5. Rasa tersinggung sering muncul karena standar media sosial

Belakangan ini muncul anggapan bahwa menikah harus sepenuhnya mandiri agar terlihat dewasa. Narasi seperti itu sering muncul di media sosial yang menonjolkan konsep pernikahan serba minimal dan biaya ditanggung sendiri. Padahal kondisi setiap keluarga berbeda dan tidak semua orang memiliki situasi yang sama. Menikah kemudian dibiayai merupakan sebuah privilese yang tak semua orang dapatkan, lho.

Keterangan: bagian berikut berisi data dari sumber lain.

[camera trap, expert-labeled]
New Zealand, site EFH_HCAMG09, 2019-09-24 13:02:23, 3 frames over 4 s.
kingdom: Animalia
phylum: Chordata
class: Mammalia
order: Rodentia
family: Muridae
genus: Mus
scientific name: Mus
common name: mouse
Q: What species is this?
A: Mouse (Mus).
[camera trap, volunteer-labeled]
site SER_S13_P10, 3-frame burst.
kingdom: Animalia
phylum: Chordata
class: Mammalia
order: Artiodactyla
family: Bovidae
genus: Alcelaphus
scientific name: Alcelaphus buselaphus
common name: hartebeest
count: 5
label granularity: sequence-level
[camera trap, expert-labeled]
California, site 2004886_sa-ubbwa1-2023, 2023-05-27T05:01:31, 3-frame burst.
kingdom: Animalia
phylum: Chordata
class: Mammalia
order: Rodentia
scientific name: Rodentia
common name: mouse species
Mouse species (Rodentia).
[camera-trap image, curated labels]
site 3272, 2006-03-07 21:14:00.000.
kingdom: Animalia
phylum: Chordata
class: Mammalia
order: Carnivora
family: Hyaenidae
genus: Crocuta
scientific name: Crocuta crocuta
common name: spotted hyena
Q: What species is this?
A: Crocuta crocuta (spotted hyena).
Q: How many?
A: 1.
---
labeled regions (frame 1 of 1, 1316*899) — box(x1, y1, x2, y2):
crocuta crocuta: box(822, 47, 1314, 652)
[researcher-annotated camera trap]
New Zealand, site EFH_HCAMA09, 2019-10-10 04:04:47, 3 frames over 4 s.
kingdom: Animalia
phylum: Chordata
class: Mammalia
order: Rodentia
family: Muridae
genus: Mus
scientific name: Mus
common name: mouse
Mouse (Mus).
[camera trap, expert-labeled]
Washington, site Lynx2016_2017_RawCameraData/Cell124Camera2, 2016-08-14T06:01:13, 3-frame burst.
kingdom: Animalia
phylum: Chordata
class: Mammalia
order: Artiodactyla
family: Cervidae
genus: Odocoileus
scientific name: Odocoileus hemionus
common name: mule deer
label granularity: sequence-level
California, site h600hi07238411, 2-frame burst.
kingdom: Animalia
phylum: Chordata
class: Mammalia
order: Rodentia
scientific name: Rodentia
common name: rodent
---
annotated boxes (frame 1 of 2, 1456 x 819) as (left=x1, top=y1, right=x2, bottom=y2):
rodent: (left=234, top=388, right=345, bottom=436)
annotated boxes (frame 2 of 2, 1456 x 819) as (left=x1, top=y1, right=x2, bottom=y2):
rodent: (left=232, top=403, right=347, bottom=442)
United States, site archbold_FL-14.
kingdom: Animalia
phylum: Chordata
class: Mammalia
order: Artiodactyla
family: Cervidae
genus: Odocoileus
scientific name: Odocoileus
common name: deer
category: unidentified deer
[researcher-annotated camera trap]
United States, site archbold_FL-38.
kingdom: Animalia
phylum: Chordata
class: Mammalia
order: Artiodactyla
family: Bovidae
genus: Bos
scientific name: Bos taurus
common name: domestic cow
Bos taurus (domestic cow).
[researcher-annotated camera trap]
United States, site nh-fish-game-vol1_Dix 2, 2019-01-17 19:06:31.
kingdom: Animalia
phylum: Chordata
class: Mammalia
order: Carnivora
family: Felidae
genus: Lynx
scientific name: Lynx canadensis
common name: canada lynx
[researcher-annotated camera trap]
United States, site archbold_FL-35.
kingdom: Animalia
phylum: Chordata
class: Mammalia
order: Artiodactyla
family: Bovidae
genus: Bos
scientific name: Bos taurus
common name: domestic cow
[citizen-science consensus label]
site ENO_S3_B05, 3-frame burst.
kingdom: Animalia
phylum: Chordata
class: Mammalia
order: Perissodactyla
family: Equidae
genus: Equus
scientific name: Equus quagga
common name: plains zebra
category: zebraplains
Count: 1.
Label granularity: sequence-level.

Ada pasangan yang memilih intimate wedding dengan biaya pribadi, ada juga yang tetap mengadakan resepsi besar karena keinginan keluarga. Dua pilihan tersebut sama-sama wajar selama disepakati bersama. Sebab yang penting sebenarnya bukan siapa yang membayar acara, melainkan bagaimana pernikahan itu dijalani setelah pesta selesai. Jadi tidak perlu merasa rendah diri hanya karena orangtua ikut membantu biaya menikah.
Menikah dengan dukungan orangtua sebenarnya masih sangat umum terjadi di banyak keluarga. Bantuan tersebut sering kali lahir dari niat baik, tradisi keluarga, atau keinginan merayakan momen penting bersama orang-orang terdekat. Jika memang diberikan dengan tulus dan tidak memberatkan siapa pun, alangkah baiknya gak perlu tersinggung kalau nikah dibiayai orangtua. Bukankah lebih masuk akal untuk menerimanya dengan rasa syukur daripada merasa tersinggung?